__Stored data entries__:
○ ○ ○ ○ ○ ○ ○

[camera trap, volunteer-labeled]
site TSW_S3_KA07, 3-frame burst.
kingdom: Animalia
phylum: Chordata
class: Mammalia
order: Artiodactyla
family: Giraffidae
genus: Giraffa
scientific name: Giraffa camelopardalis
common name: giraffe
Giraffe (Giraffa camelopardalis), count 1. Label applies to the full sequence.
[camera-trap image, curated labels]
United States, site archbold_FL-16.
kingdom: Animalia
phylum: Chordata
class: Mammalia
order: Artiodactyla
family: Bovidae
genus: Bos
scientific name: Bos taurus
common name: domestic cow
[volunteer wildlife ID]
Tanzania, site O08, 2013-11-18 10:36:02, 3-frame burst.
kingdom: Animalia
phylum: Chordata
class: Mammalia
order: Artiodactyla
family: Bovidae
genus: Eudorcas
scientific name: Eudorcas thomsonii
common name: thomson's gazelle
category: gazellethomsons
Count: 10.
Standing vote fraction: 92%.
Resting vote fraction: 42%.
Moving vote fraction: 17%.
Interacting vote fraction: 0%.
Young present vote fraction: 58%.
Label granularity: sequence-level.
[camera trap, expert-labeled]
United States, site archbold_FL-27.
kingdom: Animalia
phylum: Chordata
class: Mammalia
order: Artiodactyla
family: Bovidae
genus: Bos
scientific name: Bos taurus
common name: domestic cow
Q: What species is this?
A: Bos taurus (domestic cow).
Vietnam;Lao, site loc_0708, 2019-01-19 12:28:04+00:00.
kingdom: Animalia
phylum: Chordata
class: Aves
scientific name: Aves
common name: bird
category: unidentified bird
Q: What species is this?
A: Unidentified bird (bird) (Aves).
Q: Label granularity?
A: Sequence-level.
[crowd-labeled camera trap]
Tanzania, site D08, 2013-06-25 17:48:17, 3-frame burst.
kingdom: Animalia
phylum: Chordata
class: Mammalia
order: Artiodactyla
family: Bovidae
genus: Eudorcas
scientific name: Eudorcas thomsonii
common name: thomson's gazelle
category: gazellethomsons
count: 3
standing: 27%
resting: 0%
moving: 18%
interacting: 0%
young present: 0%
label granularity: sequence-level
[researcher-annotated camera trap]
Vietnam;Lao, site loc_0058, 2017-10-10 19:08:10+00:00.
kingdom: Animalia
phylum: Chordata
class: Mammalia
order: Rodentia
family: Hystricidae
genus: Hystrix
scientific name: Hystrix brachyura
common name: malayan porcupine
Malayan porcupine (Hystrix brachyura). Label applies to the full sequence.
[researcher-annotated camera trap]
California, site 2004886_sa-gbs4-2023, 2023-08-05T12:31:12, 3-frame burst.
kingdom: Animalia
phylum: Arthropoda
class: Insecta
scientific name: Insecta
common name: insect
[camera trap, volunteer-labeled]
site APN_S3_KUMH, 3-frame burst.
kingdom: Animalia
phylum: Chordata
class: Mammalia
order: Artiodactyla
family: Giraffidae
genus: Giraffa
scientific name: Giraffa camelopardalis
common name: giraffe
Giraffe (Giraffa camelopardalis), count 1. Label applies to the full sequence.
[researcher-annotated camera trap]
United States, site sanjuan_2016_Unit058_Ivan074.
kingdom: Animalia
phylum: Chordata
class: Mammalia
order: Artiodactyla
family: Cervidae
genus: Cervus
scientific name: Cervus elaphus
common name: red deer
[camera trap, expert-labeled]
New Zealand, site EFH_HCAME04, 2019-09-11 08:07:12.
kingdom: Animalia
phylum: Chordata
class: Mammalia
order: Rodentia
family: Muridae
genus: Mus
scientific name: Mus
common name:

○ ○ ○ ○ ○ ○ ○

__PROBLEM TO WORK ON__:
Without dropping a single line, output the records above exactly.

__OUTPUT FOR THIS TASK__:
[camera trap, volunteer-labeled]
site TSW_S3_KA07, 3-frame burst.
kingdom: Animalia
phylum: Chordata
class: Mammalia
order: Artiodactyla
family: Giraffidae
genus: Giraffa
scientific name: Giraffa camelopardalis
common name: giraffe
Giraffe (Giraffa camelopardalis), count 1. Label applies to the full sequence.
[camera-trap image, curated labels]
United States, site archbold_FL-16.
kingdom: Animalia
phylum: Chordata
class: Mammalia
order: Artiodactyla
family: Bovidae
genus: Bos
scientific name: Bos taurus
common name: domestic cow
[volunteer wildlife ID]
Tanzania, site O08, 2013-11-18 10:36:02, 3-frame burst.
kingdom: Animalia
phylum: Chordata
class: Mammalia
order: Artiodactyla
family: Bovidae
genus: Eudorcas
scientific name: Eudorcas thomsonii
common name: thomson's gazelle
category: gazellethomsons
Count: 10.
Standing vote fraction: 92%.
Resting vote fraction: 42%.
Moving vote fraction: 17%.
Interacting vote fraction: 0%.
Young present vote fraction: 58%.
Label granularity: sequence-level.
[camera trap, expert-labeled]
United States, site archbold_FL-27.
kingdom: Animalia
phylum: Chordata
class: Mammalia
order: Artiodactyla
family: Bovidae
genus: Bos
scientific name: Bos taurus
common name: domestic cow
Q: What species is this?
A: Bos taurus (domestic cow).
Vietnam;Lao, site loc_0708, 2019-01-19 12:28:04+00:00.
kingdom: Animalia
phylum: Chordata
class: Aves
scientific name: Aves
common name: bird
category: unidentified bird
Q: What species is this?
A: Unidentified bird (bird) (Aves).
Q: Label granularity?
A: Sequence-level.
[crowd-labeled camera trap]
Tanzania, site D08, 2013-06-25 17:48:17, 3-frame burst.
kingdom: Animalia
phylum: Chordata
class: Mammalia
order: Artiodactyla
family: Bovidae
genus: Eudorcas
scientific name: Eudorcas thomsonii
common name: thomson's gazelle
category: gazellethomsons
count: 3
standing: 27%
resting: 0%
moving: 18%
interacting: 0%
young present: 0%
label granularity: sequence-level
[researcher-annotated camera trap]
Vietnam;Lao, site loc_0058, 2017-10-10 19:08:10+00:00.
kingdom: Animalia
phylum: Chordata
class: Mammalia
order: Rodentia
family: Hystricidae
genus: Hystrix
scientific name: Hystrix brachyura
common name: malayan porcupine
Malayan porcupine (Hystrix brachyura). Label applies to the full sequence.
[researcher-annotated camera trap]
California, site 2004886_sa-gbs4-2023, 2023-08-05T12:31:12, 3-frame burst.
kingdom: Animalia
phylum: Arthropoda
class: Insecta
scientific name: Insecta
common name: insect
[camera trap, volunteer-labeled]
site APN_S3_KUMH, 3-frame burst.
kingdom: Animalia
phylum: Chordata
class: Mammalia
order: Artiodactyla
family: Giraffidae
genus: Giraffa
scientific name: Giraffa camelopardalis
common name: giraffe
Giraffe (Giraffa camelopardalis), count 1. Label applies to the full sequence.
[researcher-annotated camera trap]
United States, site sanjuan_2016_Unit058_Ivan074.
kingdom: Animalia
phylum: Chordata
class: Mammalia
order: Artiodactyla
family: Cervidae
genus: Cervus
scientific name: Cervus elaphus
common name: red deer
[camera trap, expert-labeled]
New Zealand, site EFH_HCAME04, 2019-09-11 08:07:12.
kingdom: Animalia
phylum: Chordata
class: Mammalia
order: Rodentia
family: Muridae
genus: Mus
scientific name: Mus
common name:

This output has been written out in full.